One of Japan's most notorious serial killers, who murdered and mutilated four little girls and reportedly drank the blood of one of his victims, was hanged Tuesday along with two others, bringing the number of executions in Japan to 13 in just six months.

The hangings marked an acceleration of executions in Japan, where a pro-death penalty justice minister and rising fears over violent crime _ such as the recent deaths of seven people in a stabbing rampage in Tokyo _ have combined to boost acceptance of capital punishment.

The most prominent execution Tuesday was that of Tsutomu Miyazaki, 45, who was convicted of killing and mutilating four girls aged four to seven in the late 1980s. His name has long been synonymous with heinous crime in Japan.

He burned the body of a 4-year-old and left her bones on her parents' doorstep. He also wrote letters to the media and victims' families taunting police. Japanese newspaper reports said he ate part of the hand of one of his victims and drank her blood.

The two others executed Tuesday were Shinji Mutsuda, 45, who had been on death row for the murder and robbery of two people, and Yoshio Yamasaki, 73, who was convicted of killing two people for insurance money, the Justice Ministry said in a statement.

The three executions brought to 13 the number of inmates hanged in the past six months under Justice Minister Kunio Hatoyama, an outspoken supporter of the death penalty. In contrast, only one inmate was executed in all of 2005.

Capital punishment faces little opposition in Japan, where the secretive justice system can allow murder convicts to languish on death row for decades before they are suddenly hanged without advance notice.

"There are people who want to abolish it, but that is a minority view. The majority want it maintained," Prime Minister Yasuo Fukuda said Tuesday. "I feel there is no need to change it, but we must also keep an eye on world opinion."

The human rights group Amnesty International, however, deplored the increasing rate of executions, which it said were "proof that Japan is moving to routinely execute inmates in large numbers." The group demanded that Japan abolish capital punishment.

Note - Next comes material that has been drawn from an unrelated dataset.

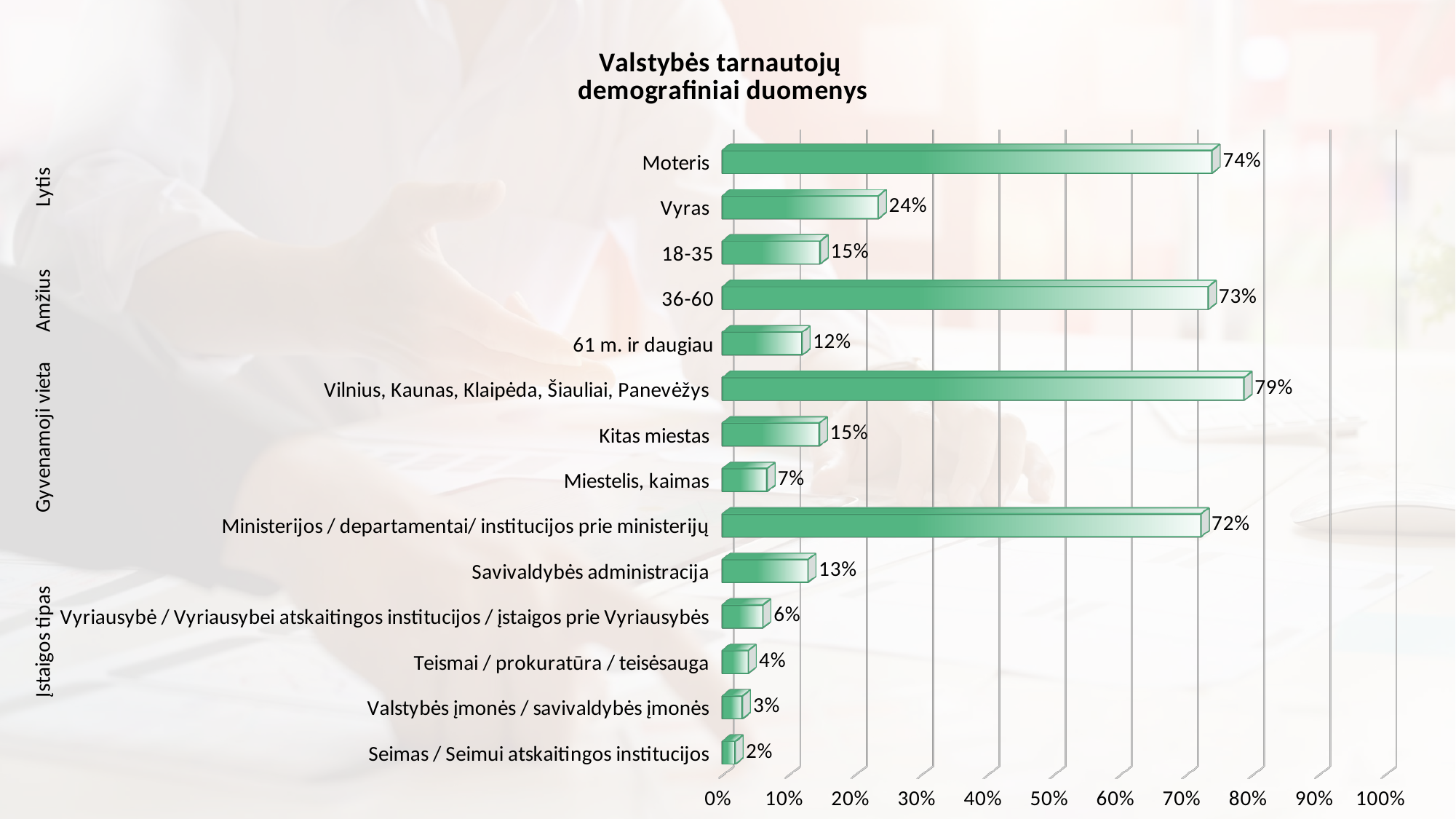
Which is larger, the value for 36-60 or the value for Ministerijos / departamentai/ institucijos prie ministerijų? 36-60 What is the title of the chart? Valstybės tarnautojų demografiniai duomenys How many categories are plotted in the chart? 14 What is the value for Vilnius, Kaunas, Klaipėda, Šiauliai, Panevėžys? 79% Which category has the highest value? Vilnius, Kaunas, Klaipėda, Šiauliai, Panevėžys What is the value for Moteris? 74% Is the value for Kitas miestas greater or less than 20%? less What is the difference between the values for Moteris and Vyras? 50% What is the value for Savivaldybės administracija? 13% Which category has the lowest value? Seimas / Seimui atskaitingos institucijos What kind of chart is shown on the slide? bar chart What is the value for 61 m. ir daugiau? 12%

Hatoyama, who took office last August, has denied his ministry is purposely picking up the pace of hangings, and said it is merely providing for swift administration of justice. Three men were executed in December, three more in February and another four in April.

In 1997, Tokyo District Court found Miyazaki guilty of killing four girls in 1988 and 1989, and sentenced him to death. The Tokyo High Court upheld the sentence in 2001, and the Supreme Court followed suit on Jan. 17 this year, exhausting Miyazaki's appeals.

Miyazaki also was convicted of the abduction and sexual assault of a fifth girl.

The murders and Miyazaki's arrest dominated Japanese headlines, along with the discovery that his home was filled with a collection of thousands of violent pornographic videos, animated films and comic books stacked floor-to-ceiling.

The case triggered concerns that many young people had become desensitized to human suffering through the repeated viewing of graphic images in videos and comics.

Mutsuda also was hanged at the Tokyo detention center for killing two men and robbing them of 30 million yen (US$278,000) in 1995 and 1996. Yamasaki was executed in Osaka for murders committed in 1985 and 1990.

Japan has 102 death row inmates after Tuesday's hangings, the ministry said.

The government began to release the names of those executed and their crimes in December, easing its secrecy policy in an apparent move to gain understanding and support for capital punishment.